Document excerpt ▸
....................

Kathmandu Triennale: From poets to Shamans
Focussing on ideas and movements that have been marginalised both within Nepal and globally, including discourses of decolonisation, migration and displacement, indigenous knowledge, queer rights, feminism, and alternative worldviews, the Kathmandu Triennale 2077
Focussing on ideas and movements that have been marginalised both within Nepal and globally, including discourses of decolonisation, migration and displacement, indigenous knowledge, queer rights, feminism, and alternative worldviews, the Kathmandu Triennale 2077 (KT2077) to be held from December 4, 2020 to January 9, 2021 will be the largest art event Nepal has seen to date with works by over 100 artists, from more than 40 nations across six continents. It will be presented across multiple historical venues, public and communal spaces in Kathmandu.
Curators of KT2077, Hit Man Gurung and Sheelasha Rajbhandari, both practicing artists based in Kathmandu stress that the aim is to build an experimental and critical space in Nepal to engage in a series of artistic interventions– designed to interact with various audiences, spaces, and situations – to rethink and recontextualise the country's past, present, and future in relation to parallel movements across the globe.
Adding that the Triennale wants to look at image- and object-making lineages that transversed or unfolded in parallel to the fractures of the modern and will witness appropriate frameworks of understanding and bringing together these multiple aesthetic and cosmological lineages, which are still active, Sheelasha Rajbhandari adds, "However, we also want to see beyond the dominant traditions in these contexts, to showcase materiality and media from communities often subjected to processes of internal colonisation by their own, often post-colonial, states and their official nationalistic or cultural narratives."

....................

Data records ▸
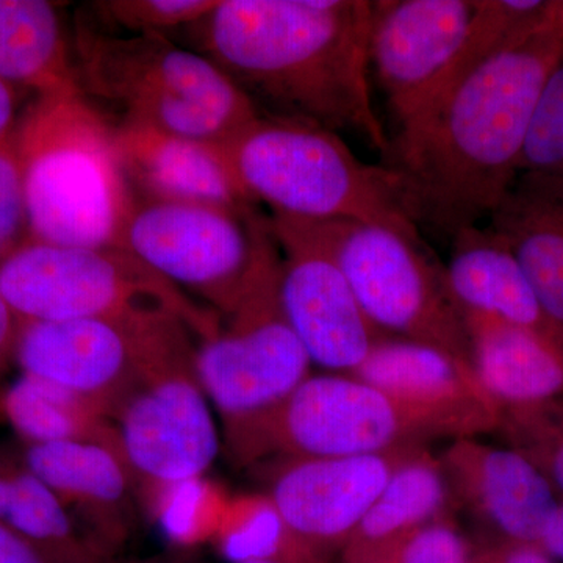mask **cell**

....................

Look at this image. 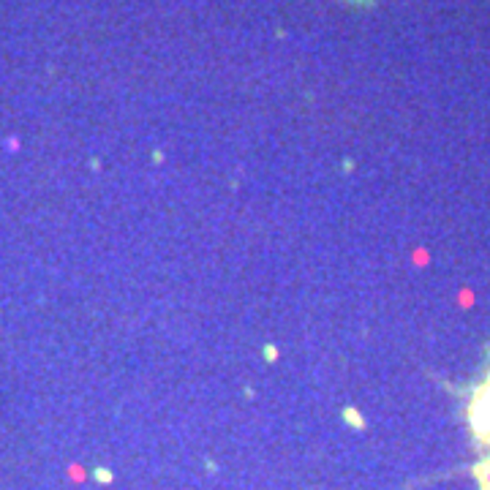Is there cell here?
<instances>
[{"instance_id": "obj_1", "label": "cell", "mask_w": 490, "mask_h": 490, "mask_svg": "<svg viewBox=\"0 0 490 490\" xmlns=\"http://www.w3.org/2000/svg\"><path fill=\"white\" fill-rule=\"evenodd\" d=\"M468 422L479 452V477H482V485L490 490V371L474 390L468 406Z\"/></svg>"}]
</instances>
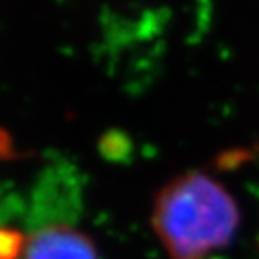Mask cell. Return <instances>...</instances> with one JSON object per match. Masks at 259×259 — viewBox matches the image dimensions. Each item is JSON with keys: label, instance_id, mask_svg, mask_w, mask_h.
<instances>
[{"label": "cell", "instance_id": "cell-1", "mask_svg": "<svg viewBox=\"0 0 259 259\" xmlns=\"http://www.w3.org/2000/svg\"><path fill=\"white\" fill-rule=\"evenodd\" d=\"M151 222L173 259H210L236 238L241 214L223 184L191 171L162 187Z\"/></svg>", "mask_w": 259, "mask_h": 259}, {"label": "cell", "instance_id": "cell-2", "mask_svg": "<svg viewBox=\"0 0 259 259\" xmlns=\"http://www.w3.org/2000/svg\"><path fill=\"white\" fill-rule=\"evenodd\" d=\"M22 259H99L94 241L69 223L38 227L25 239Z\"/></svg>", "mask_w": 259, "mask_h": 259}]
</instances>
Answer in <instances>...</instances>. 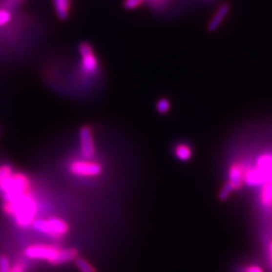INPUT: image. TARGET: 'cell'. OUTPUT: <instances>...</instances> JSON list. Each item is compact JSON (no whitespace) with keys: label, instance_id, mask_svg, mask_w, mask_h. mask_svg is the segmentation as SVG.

....................

Written exercise 1 ▸
According to the Kathmandu Triennale article, who are the curators of KT2077?
Written exercise 2 ▸
Please carry on the Kathmandu Triennale article from its final sentence.

Task response 1 ▸
Hit Man Gurung and Sheelasha Rajbhandari.

Task response 2 ▸
Looking for first person narratives that revert or deconstruct the gaze that outsiders have projected upon their peoples, most of the participating artists, the curators and Cosmin Costinas (Artistic Director of KT 2077 and Executive Director of Para Site) are looking at art from first nations, indigenous, adivasi and janajati communities and come from lineages of practices through which historically marginalised communities have resisted or subverted mainstream politics.
"The participants are not only from the stereotypical 'fine arts' background but in fact researchers, activists, poets, performers, healers, shamans.... It's beautiful how their works connect, communicate, coalesce with each other," says Sheelasha.
Ask the young curators if the Triennale will give an impetus to the art community in Nepal, especially younger artists, and Sheelasha says that in her country, there is a deficit of institutions such as museums, art councils , foundations, organisations , research and archive centers , galleries , which seriously focus or promote the artistic practises.
"Furthermore, the mainstream history of Nepal is monolithic and problematic, it's all about rulers, politicians, religion, and men, in addition to being dominated by the rhetoric of privileged castes and classes.
We have to rewrite and redefine history through the perspective of marginalised peoples."
She adds that KT can be a platform to bring these diverse narratives, alternative histories and knowledge which mainstream systems refuse to acknowledge.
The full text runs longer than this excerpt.